Is it possible in the decay cycle to harvest the neutron when it decays to an electron. For example if the neutron saturated boron rod was submerged in an electrolytic solution with an anode and cathode set up with some kind of catalyst in the solution. I was thinking something like if the rod was protected by a plating or coating of iridium with iridium anode and cathode in a solution of aqua regia and disolved platinum. If any of this sounds stupid for any reason its because i have no formal education, this was just an idea that came to me.
2 Answers
It's not exactly like your idea, but something very like this is done in betavoltaic batteries. They don't harvest the beta electrons themselves. Instead the kinetic energy of the electron generates electron-hole pairs in a semiconductor and this generates an electric current.
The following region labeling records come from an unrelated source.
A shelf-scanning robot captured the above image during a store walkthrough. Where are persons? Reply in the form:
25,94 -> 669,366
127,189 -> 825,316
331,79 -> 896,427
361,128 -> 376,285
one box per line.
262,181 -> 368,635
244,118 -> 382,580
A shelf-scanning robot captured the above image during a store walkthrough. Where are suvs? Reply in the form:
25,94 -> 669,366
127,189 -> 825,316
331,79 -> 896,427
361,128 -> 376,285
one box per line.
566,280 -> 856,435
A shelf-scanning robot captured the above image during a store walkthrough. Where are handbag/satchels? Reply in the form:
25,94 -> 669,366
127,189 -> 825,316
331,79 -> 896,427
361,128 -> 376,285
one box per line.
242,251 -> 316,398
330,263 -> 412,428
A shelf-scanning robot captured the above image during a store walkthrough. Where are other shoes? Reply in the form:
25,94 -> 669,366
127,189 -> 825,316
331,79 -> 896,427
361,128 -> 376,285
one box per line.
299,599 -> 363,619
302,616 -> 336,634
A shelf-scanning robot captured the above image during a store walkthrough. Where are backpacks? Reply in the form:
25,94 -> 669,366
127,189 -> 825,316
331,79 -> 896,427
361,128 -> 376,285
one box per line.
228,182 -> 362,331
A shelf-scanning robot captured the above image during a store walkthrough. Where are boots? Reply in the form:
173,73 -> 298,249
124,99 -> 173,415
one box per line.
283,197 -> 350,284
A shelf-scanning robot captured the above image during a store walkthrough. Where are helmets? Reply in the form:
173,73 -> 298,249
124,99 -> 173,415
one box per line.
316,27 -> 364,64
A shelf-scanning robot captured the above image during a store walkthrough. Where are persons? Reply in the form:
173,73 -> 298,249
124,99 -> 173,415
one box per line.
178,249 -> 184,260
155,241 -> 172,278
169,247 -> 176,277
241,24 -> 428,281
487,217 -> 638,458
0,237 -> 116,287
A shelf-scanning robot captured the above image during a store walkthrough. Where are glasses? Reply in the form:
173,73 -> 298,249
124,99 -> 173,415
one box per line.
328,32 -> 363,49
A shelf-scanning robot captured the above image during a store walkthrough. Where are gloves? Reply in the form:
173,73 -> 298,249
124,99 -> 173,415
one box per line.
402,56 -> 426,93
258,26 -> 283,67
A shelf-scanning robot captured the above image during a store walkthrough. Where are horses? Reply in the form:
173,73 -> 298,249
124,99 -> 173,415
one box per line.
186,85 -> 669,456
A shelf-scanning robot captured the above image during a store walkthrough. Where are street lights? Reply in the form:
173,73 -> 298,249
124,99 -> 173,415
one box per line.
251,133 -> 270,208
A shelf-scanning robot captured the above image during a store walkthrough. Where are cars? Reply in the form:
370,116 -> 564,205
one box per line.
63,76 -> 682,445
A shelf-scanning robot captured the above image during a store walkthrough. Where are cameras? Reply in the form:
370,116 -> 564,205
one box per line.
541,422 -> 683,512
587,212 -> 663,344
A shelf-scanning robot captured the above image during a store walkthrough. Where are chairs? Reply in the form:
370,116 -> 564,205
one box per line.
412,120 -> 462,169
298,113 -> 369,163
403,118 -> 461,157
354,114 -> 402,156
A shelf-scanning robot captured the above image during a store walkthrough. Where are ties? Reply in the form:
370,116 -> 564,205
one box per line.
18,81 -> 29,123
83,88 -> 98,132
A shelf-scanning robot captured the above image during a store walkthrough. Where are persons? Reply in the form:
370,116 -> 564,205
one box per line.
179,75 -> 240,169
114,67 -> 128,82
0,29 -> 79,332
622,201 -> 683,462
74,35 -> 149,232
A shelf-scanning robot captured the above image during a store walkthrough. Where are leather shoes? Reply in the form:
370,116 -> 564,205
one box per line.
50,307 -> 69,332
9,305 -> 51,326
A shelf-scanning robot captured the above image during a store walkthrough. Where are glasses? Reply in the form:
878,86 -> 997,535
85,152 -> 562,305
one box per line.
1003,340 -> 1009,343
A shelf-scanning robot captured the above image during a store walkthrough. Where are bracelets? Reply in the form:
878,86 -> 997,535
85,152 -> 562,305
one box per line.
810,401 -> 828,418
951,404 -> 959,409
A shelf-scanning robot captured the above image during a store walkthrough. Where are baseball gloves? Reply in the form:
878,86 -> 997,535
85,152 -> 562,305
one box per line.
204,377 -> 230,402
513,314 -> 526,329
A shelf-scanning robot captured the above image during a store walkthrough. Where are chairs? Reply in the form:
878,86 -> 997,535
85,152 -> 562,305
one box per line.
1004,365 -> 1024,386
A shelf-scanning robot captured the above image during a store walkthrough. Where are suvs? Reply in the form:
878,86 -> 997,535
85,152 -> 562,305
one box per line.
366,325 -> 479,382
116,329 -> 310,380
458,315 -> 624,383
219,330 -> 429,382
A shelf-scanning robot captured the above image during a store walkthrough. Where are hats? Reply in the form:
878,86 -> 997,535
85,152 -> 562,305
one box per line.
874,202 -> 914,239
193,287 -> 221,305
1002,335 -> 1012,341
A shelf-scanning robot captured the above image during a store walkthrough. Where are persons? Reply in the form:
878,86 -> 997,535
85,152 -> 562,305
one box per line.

Well, not beta decay of free neutrons. Free neutrons are hard to confine; if you put free neutrons in a boron rod, they'll capture on the boron-10 more or less instantly. There are much cheaper ways to get electrons.
For example, in the betavoltaic batteries that John Rennie describes, each beta-decay electron is created with hundreds or thousands of kilovolts of kinetic energy. These electrons lose that energy by creating tens of thousands of electron-ion pairs, each with an energy of a few volts, which winds up being the operating potential for the battery.
Using beta emitters as electron sources goes all the way back to the early days of being interested in electrons, and is involved great story about how the opportunity to discover parity violation was delayed by thirty years. In the late 1920s, Cox and collaborators were testing the new theory of Mott scattering of polarized electrons by scattering electrons twice in different directions: one right-angle scattering to polarize the electron spins, and a second right-angle scattering to analyze the polarization. The Mott effect was biggest if all three trajectories lay in a plane, so the experiment was to compare north-up-south scattering to north-up-north scattering. As a systematic check, Cox compared north-up-east to north-up-west, and found that they were different, which the Mott theory didn't predict. The "problem" went away when Cox switched from a beta-electron source to a thermal electron source, which had a better electron rate anyway.
Cox dutifully wrote up a paper (in 1927) suggesting that beta-decay electrons might be polarized, which was basically forgotten for thirty years until Grodzins dug it up in a literature search. The whole story is told nicely in Allan Franklin's book "Are there really neutrinos."